A chilly Sunday in Birmingham saw the Virginia Beach foursome, Turnover, play the sold out basement of The Rainbow. Opening up the show were Fullshore, a pop-punk four piece with soft vocals and plenty of support from the crowd. Fullshore knew how to put on a show, but unfortunately for the band, their stand in guitarist seemed to be a bit nervous, sometimes not knowing when songs ended or what the lyrics were. This can be forgiven for how humbled the band seemed to be for being able to play the show. Fullshore may benefit from investing in better equipment as this would tighten the whole set up – the band seem like they have a lot to give and were a great opener for Turnover.
Next up were the female fronted band Claws, a 90s grunge, emo revival style four piece. Claws were not tour ready, with the guitars and bass being out of tune and the performance being sloppy. Front woman, Josie Steward, put down her guitar for part of the set – unfortunately, this made no difference to the performance, the whole twenty-five minute set sounding like repetitive noise. The band seemed to carry an unjustified swagger on stage and they did little to get the crowd excited for the rest of the show.

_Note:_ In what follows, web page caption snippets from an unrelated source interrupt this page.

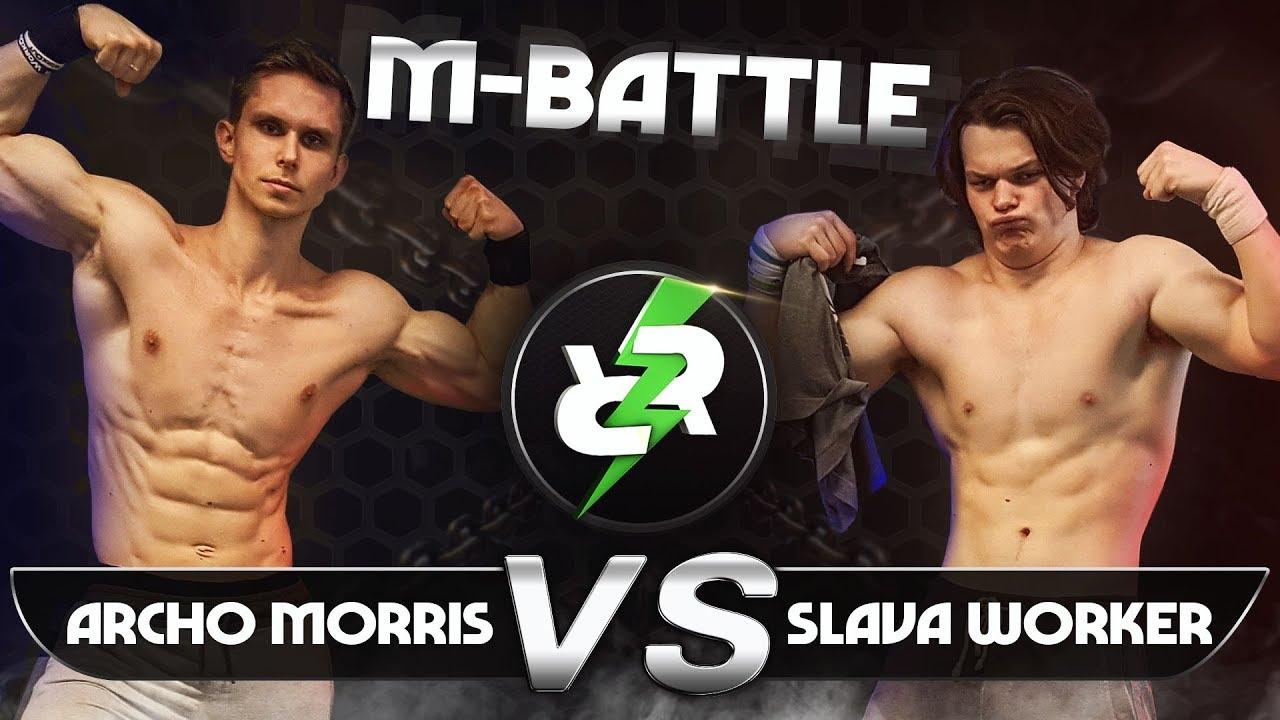 Заруба Эктоморф VS Мезоморф / M-Battle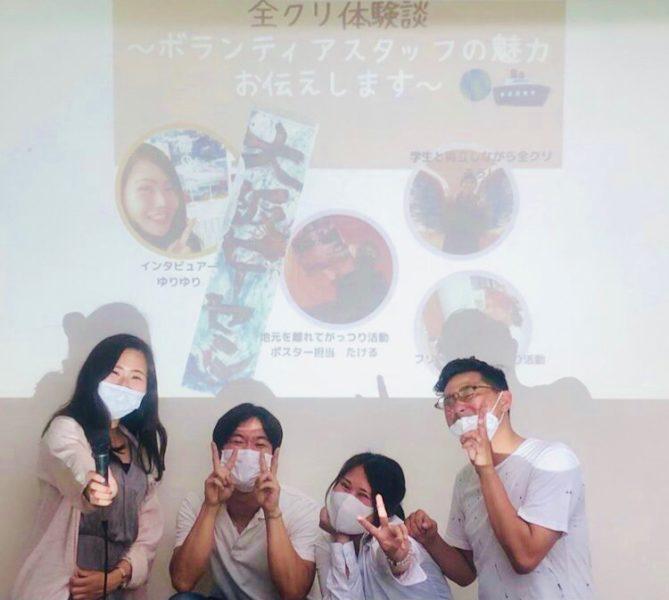 【イベント】全クリ体験談~ボランティアスタッフの魅力お伝えします~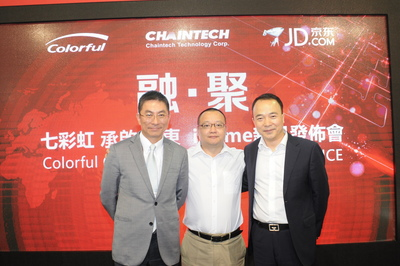 Colorful Group, In Partnership with Chaintech and JD.com, Unveils All New Products at Computex (PRNewsFoto/Colorful)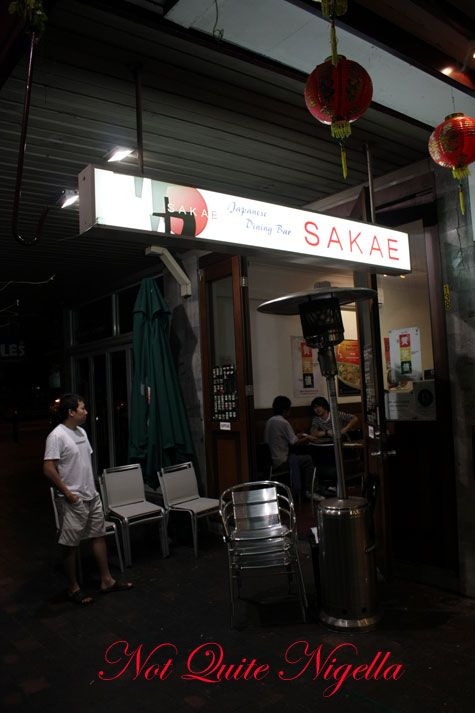 Japanese Dining Room Sakae, Eastwood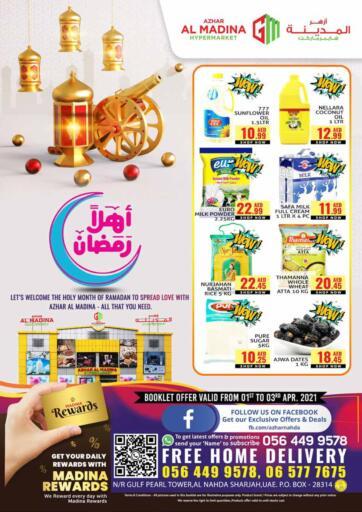 UAE - Sharjah / Ajman Azhar Al Madina Hypermarket offers in D4D Online. Ahlan Ramadan. Exiting Ramadan Offers Available Now At Azhar Al Madina Hypermarket.Get All Products At Best Price Before 03rd April 2021.  Enjoy Shopping!!!. Till 03rd April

Teen Brains were next up. They chose to tell the crowd how they all had hangovers – this was reflected in their tuneless and lifeless performance. Throughout the set it was difficult to hear what teen angst was being warbled over the microphone. Teen Brains did little for older members of the audience, a dull and numbing performance which did little to get the crowd excited for Turnover. Much like the two bands before them, they did not seem tour ready, nor did they seem excited to be playing a sold out show in the Midlands.
Finally, Turnover, the band everybody had been waiting for hit the stage and opened up with ‘New Scream’. The crowd passionately shouting back the lyrics provided such a warm welcome for a freezing cold night. Unfortunately, as the set went on, it became difficult to hear and even see what the band were doing. It became distorted and the majority of the set was reduced to feedback from the instruments; at one stage it felt as if the whole room was vibrating – this may have been due to the poor sound in the basement of The Rainbow but it did marr the show as a whole.
It is easy to tell that Turnover have been touring for a while, their performance seemed much more organised and put together in comparison to the earlier bands. This probably wasn’t Turnover’s best show of the tour due to the poor layout of the venue – the band couldn’t see the crowd and the crowd couldn’t see the band due to there not being a raised stage – but they remained thankful to see so many people coming out on a cold Sunday to watch them play.